*** Document text ***
In this example, we test AdaBound/AMSBound on the standard CIFAR-10 image classification dataset, comparing with several baseline methods including: SGD, AdaGrad, Adam, and AMSGrad. The implementation is highly based on this project.
Tested with PyTorch 0.4.1.
We provide a notebook to make it easier to visualize the performance of AdaBound. You can directly click visualization.ipynb and view the result on GitHub, or clone the project and run on your local.
We have already provided the results produced by AdaBound/AMSBound with default settings and baseline optimizers with their best hyperparameters. The way of searching the best settings for baseline optimizers is described in the experiment section of the paper. The best hyperparameters are listed as follows to ease your reproduction:
ResNet-34:
optimizer | lr | momentum | beta1 | beta2 | final lr | gamma |
---|---|---|---|---|---|---|
SGD | 0.1 | 0.9 | ||||
AdaGrad | 0.01 | |||||
Adam | 0.001 | 0.99 | 0.999 | |||
AMSGrad | 0.001 | 0.99 | 0.999 | |||
AdaBound (def.) | 0.001 | 0.9 | 0.999 | 0.1 | 0.001 | |
AMSBound (def.) | 0.001 | 0.9 | 0.999 | 0.1 | 0.001 |
DenseNet-121:
optimizer | lr | momentum | beta1 | beta2 | final lr | gamma |
---|---|---|---|---|---|---|
SGD | 0.1 | 0.9 | ||||
AdaGrad | 0.01 | |||||
Adam | 0.001 | 0.9 | 0.999 | |||
AMSGrad | 0.001 | 0.9 | 0.999 | |||
AdaBound (def.) | 0.001 | 0.9 | 0.999 | 0.1 | 0.001 | |
AMSBound (def.) | 0.001 | 0.9 | 0.999 | 0.1 | 0.001 |
We apply a weight decay of 5e-4
to all the optimizers.
*** Stored rows ***
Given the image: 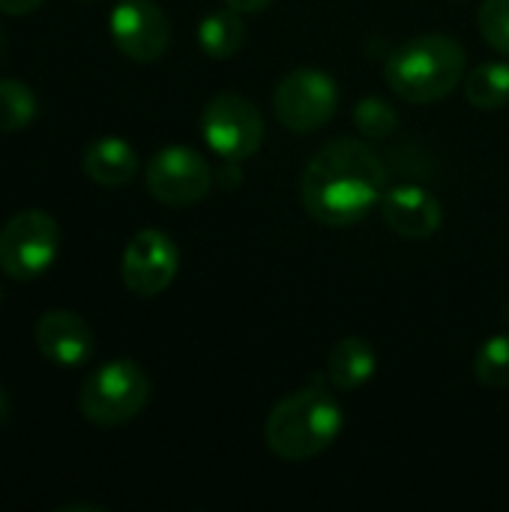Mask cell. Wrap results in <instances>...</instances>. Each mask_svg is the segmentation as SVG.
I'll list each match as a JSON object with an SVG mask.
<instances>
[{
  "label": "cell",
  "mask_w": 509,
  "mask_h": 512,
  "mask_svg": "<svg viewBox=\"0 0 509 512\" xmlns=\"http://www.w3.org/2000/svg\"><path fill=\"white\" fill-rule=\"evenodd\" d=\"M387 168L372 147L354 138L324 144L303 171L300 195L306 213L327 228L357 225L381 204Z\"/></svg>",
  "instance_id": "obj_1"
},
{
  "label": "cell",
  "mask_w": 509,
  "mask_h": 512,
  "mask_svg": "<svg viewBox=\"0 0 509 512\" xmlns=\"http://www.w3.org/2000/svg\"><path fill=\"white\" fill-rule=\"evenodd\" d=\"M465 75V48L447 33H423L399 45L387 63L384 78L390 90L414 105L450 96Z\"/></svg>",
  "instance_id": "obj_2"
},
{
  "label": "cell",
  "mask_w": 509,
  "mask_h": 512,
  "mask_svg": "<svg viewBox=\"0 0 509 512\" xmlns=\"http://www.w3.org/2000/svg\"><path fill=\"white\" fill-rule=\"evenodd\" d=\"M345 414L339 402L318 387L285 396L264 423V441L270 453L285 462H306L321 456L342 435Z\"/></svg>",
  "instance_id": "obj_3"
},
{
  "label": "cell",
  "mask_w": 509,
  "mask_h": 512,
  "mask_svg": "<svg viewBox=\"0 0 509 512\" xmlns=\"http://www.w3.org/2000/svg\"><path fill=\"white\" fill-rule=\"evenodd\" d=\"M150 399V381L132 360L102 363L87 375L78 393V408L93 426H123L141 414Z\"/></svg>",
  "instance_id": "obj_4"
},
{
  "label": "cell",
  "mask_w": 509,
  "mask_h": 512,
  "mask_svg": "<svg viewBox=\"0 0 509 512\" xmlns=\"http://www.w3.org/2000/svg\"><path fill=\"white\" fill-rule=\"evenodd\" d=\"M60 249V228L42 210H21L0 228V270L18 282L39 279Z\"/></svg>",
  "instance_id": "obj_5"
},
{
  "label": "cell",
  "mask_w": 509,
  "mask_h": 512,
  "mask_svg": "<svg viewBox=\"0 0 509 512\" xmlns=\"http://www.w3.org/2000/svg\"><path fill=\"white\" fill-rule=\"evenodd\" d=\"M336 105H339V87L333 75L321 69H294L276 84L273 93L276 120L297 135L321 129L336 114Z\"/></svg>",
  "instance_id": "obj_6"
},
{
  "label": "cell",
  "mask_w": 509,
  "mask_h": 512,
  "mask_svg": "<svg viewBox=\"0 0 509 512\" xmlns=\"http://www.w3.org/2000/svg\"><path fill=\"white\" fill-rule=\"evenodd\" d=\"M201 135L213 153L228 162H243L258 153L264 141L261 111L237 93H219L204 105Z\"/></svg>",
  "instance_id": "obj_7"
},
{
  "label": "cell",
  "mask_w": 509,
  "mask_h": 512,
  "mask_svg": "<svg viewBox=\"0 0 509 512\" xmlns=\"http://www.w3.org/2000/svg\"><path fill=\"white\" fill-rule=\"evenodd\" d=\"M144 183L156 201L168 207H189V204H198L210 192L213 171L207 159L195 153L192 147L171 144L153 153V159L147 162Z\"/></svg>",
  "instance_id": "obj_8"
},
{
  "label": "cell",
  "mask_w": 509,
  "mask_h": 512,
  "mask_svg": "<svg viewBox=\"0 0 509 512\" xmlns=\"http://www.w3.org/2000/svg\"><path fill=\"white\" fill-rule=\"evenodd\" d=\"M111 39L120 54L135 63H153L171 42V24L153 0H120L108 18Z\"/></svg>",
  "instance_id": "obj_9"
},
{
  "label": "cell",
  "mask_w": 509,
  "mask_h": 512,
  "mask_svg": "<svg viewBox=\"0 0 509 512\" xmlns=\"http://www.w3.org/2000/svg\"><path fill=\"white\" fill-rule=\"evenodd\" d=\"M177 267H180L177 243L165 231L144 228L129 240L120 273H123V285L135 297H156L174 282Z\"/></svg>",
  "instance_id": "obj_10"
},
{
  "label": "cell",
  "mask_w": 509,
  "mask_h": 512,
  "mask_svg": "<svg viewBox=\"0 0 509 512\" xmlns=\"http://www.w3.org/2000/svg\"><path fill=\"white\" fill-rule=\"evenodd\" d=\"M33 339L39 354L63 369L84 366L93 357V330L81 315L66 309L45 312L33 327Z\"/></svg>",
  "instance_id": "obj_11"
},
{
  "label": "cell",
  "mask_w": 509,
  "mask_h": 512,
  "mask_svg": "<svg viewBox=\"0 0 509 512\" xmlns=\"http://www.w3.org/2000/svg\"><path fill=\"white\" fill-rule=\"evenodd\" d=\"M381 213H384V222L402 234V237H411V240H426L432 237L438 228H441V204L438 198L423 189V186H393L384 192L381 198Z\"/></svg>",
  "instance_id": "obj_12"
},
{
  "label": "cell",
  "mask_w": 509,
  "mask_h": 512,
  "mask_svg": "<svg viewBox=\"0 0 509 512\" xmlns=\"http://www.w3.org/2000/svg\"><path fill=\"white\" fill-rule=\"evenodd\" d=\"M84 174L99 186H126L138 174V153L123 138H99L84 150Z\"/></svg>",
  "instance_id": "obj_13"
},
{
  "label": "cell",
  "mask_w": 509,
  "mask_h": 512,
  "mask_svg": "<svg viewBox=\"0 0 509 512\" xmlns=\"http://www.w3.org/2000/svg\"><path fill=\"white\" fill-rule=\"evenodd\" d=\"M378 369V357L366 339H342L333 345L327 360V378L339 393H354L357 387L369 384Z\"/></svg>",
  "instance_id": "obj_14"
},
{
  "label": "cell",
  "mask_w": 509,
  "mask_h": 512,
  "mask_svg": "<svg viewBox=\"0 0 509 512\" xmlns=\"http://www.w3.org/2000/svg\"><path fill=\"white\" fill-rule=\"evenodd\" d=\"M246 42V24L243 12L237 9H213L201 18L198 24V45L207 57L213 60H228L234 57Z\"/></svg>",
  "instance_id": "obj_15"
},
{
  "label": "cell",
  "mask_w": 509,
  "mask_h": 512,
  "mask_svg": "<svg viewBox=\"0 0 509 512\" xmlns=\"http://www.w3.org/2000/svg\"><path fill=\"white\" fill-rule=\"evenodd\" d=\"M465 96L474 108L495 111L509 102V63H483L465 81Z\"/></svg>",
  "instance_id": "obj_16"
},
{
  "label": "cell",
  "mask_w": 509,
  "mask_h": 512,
***
_Written exercise 1:_
Write out the AdaBound text from "We provide a" to "on your local.".
_Written exercise 2:_
Carry the AdaBound text forward from its final sentence.
The entries stand apart from the AdaBound text and are separate material.

_Expected output 1:_
We provide a notebook to make it easier to visualize the performance of AdaBound. You can directly click visualization.ipynb and view the result on GitHub, or clone the project and run on your local.

_Expected output 2:_
You may also run the experiment and visualize the result by yourself. The following is an example to train ResNet-34 using AdaBound with a learning rate of 0.001 and a final learning rate of 0.1.
python main.py --model=resnet --optim=adabound --lr=0.001 --final_lr=0.1
The checkpoints will be saved in the checkpoint
folder and the data points of the learning curve
will be save in the curve
folder.